> _TAREFAS_:
1. Segundo o texto sobre o Prêmio Nobel, em que ano Alfred Nobel criou a Fundação Nobel?
2. Reproduza tudo o que vai de "Criada em 1895" até "não param aqui." no texto sobre o Prêmio Nobel.
3. Dê prosseguimento ao texto sobre o Prêmio Nobel a partir da última frase apresentada.

> _TEXTO EM ESTUDO_:
================

Nobel Prize: dynamite, neurosciences and other ironies

PSIQUIATRIA, HISTÓRIA E ARTE

Prêmio Nobel: dinamite, neurociências e outras ironias

Nobel Prize: dynamite, neurosciences and other ironies

Paulo Clemente Sallet

Doutor pelo Departamento de Psiquiatria da Faculdade de Medicina da USP

Endereço para correspondência Endereço para correspondência: Paulo Clemente Sallet Instituto de Psiquiatria – HCFMUSP Rua Ovídio Pires de Campos, 785 05403-903 – São Paulo, SP E-mail: pcsallet@usp.br

Criada em 1895 pelo cientista sueco Alfred Nobel, a Fundação Nobel passou a premiar personalidades internacionais com destaque no âmbito da Física, da Química, da Medicina, da Literatura e da promoção da paz a partir de 1901. Nobel, embora celebrado como cientista, empreendedor e pacifista, como todos sabem, tem no seu currículo o mérito de ter inventado a dinamite. Nada tão escandaloso quanto Mikhail Kalashnikov ser cogitado para o Nobel da Paz, mas ainda assim uma ironia. E as ironias não param aqui.

================

> _DADOS DE ORIGEM_:
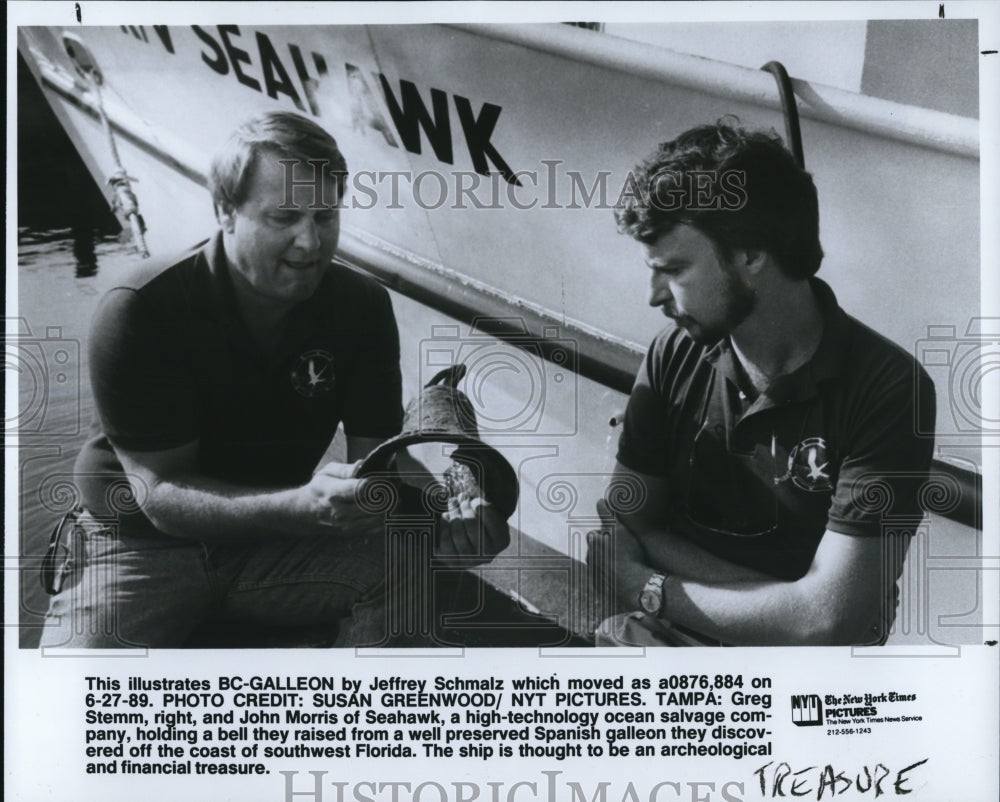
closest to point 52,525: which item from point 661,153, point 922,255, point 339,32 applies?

================

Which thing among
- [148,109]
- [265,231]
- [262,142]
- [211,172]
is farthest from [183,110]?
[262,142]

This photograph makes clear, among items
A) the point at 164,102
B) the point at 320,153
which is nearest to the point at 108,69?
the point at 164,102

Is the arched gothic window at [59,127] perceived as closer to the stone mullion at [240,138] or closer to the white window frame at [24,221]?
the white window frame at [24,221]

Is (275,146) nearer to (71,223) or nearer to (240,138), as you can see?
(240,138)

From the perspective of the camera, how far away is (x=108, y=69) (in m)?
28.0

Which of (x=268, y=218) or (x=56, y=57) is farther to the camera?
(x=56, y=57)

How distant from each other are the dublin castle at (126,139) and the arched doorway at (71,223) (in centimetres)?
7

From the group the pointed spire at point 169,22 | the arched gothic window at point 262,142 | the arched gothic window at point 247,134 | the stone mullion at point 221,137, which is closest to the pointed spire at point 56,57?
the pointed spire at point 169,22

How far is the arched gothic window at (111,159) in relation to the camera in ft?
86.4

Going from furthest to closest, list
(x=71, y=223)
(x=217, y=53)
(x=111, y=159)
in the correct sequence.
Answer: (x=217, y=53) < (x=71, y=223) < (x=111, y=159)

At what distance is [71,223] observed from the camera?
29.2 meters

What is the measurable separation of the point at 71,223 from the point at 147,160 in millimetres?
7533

================

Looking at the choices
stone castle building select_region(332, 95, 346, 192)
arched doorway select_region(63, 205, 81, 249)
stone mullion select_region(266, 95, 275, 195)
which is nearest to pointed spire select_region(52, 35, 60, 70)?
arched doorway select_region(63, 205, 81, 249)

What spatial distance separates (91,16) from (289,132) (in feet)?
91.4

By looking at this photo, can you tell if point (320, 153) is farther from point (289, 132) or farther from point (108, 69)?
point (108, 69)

================

> _RESPOSTAS_:
1. Em 1895.

2.
Criada em 1895 pelo cientista sueco Alfred Nobel, a Fundação Nobel passou a premiar personalidades internacionais com destaque no âmbito da Física, da Química, da Medicina, da Literatura e da promoção da paz a partir de 1901. Nobel, embora celebrado como cientista, empreendedor e pacifista, como todos sabem, tem no seu currículo o mérito de ter inventado a dinamite. Nada tão escandaloso quanto Mikhail Kalashnikov ser cogitado para o Nobel da Paz, mas ainda assim uma ironia. E as ironias não param aqui.

3.
Já na primeira edição do Prêmio Nobel, em 1901, Golgi fora cogitado para receber o prêmio em Fisiologia ou Medicina pelo comitê de professores do Instituto Karolinska (Estocolmo). Camillo Golgi (1843-1926), nascido em Corteno (montanhas próximas à Brescia, norte da Itália), estudou Medicina na Universidade de Pavia, cujo Instituto de Psiquiatria na época era dirigido por Cesare Lombroso (1835-1909). Golgi também trabalhou no laboratório de patologia de Giulio Bizzozero (1846-1901), professor de Histologia e Patologia, ao qual, entre outros aportes, atribui-se o descobrimento das propriedades hematopoiéticas da medula óssea. Entretanto, foi somente em 1906 que Golgi recebeu o Nobel, pela primeira vez na história da premiação compartilhado com outro cientista, o espanhol Santiago Ramón y Cajal (1852-1934) (Figura 1). Cajal nasceu em Petilla de Aragon, teria preferido seguir a carreira artística, mas por influência de seu pai (professor de Anatomia) formou-se em Medicina na Universidade de Saragoza. Em 1887, foi nomeado professor de Histologia e Anatomia em Barcelona e, em seguida, ocupou a mesma cadeira em Madri (1892).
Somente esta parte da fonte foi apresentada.